• Поставленная задача 1
Что, согласно отрывку о промыслах господина Крамаренко, случилось с рыбой при втором ходе селедки?
• Поставленная задача 2
Процитируйте отрывок о промыслах господина Крамаренко на участке от слов "Разве это не" до слов "исключительно японскими рабочими." включительно.

• Предоставленный текст

--- --- ---

Правда, погреба мало на что годятся, рыба в них портится, подвалы для засола рыбы текут, и тузлук из них уходит. Но это уж вина не каторжных, отданных во временное крепостное пользование господину Крамаренко, – это вина самого скрипача-архитектора.

Первые опыты господина Крамаренко были довольно печальны. С первых же шагов он сильно и основательно шлепнулся, можно сказать "на гладком месте".

Первый ход селедки он пропустил. Второй хоть и не прозевал, но толку не вышло: тузлук вытек, и рыбу пришлось обратно выкинуть в море. При третьем ходе хоть и получилась, наконец, желанная селедка, но такая дрянь, что никто брать не хотел.

Господин Крамаренко теперь "учится". Да и чего ж не учиться? Даровой лес и за гроши доставшийся труд каторжных. В виде маленькой ежегодной субсидии, – 1000 рублей вперед за рыбу, которую господин Крамаренко обязан поставить в тюрьму. Потом, впрочем, эту субсидию от господина Крамаренко, кажется, отняли, убедившись, что это за рыбопромышленник. В сахалинском "календаре" вы найдете статью господина Крамаренко, в которой он очень громко и весьма справедливо выступает против "хищничества" японских рыбопромышленников.

На самом деле! Такую ценную рыбу, как сельдь, они ловят на Сахалине стадами, варят в котлах и превращают в удобрительные туки.

Разве это не варварство? Разве не хищничество?

Что же делает сам господин Крамаренко?

Ловит сельдь, варит ее и готовит из нее "тук", то есть занимается тем же самым хищничеством, против которого так горячо и справедливо выступает. Весь его игрушечный комический "засол" рыбы не дает ни гроша, простая игра "для отвода глаз".

Главное его дело, – он и сам не скрывает, – "туковое дело". Приготавливая удобрительный тук из селедки, он продает его тем же самым японцам. Вся разница состоит только в том, что казна с "поощряемого" господина Крамаренко получает гораздо меньше, чем получала бы с арендаторов-японцев. К хищничеству тут следует еще добавить и "обставление" казны. Промыслы господина Крамаренко ничего не дают населению, потому что, сам подставное лицо японцев, господин Крамаренко работает исключительно японскими рабочими.

--- --- ---

• Строки с изображениями и вопросами
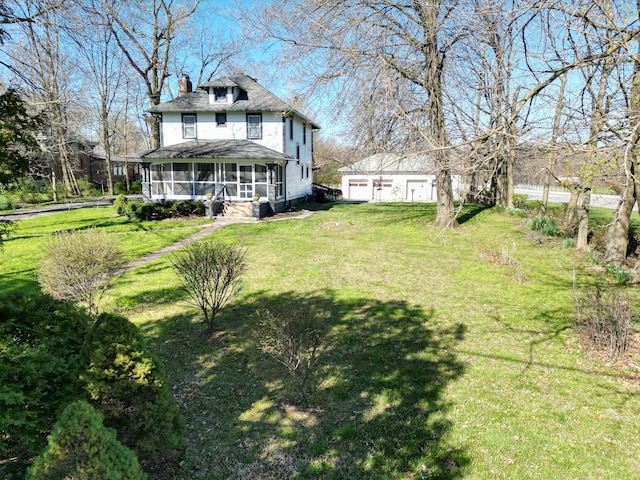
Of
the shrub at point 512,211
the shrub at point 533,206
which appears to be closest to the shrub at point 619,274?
the shrub at point 512,211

--- --- ---

• Полное решение 1
Тузлук вытек, и рыбу пришлось обратно выкинуть в море.

• Полное решение 2
Разве это не варварство? Разве не хищничество?

Что же делает сам господин Крамаренко?

Ловит сельдь, варит ее и готовит из нее "тук", то есть занимается тем же самым хищничеством, против которого так горячо и справедливо выступает. Весь его игрушечный комический "засол" рыбы не дает ни гроша, простая игра "для отвода глаз".

Главное его дело, – он и сам не скрывает, – "туковое дело". Приготавливая удобрительный тук из селедки, он продает его тем же самым японцам. Вся разница состоит только в том, что казна с "поощряемого" господина Крамаренко получает гораздо меньше, чем получала бы с арендаторов-японцев. К хищничеству тут следует еще добавить и "обставление" казны. Промыслы господина Крамаренко ничего не дают населению, потому что, сам подставное лицо японцев, господин Крамаренко работает исключительно японскими рабочими.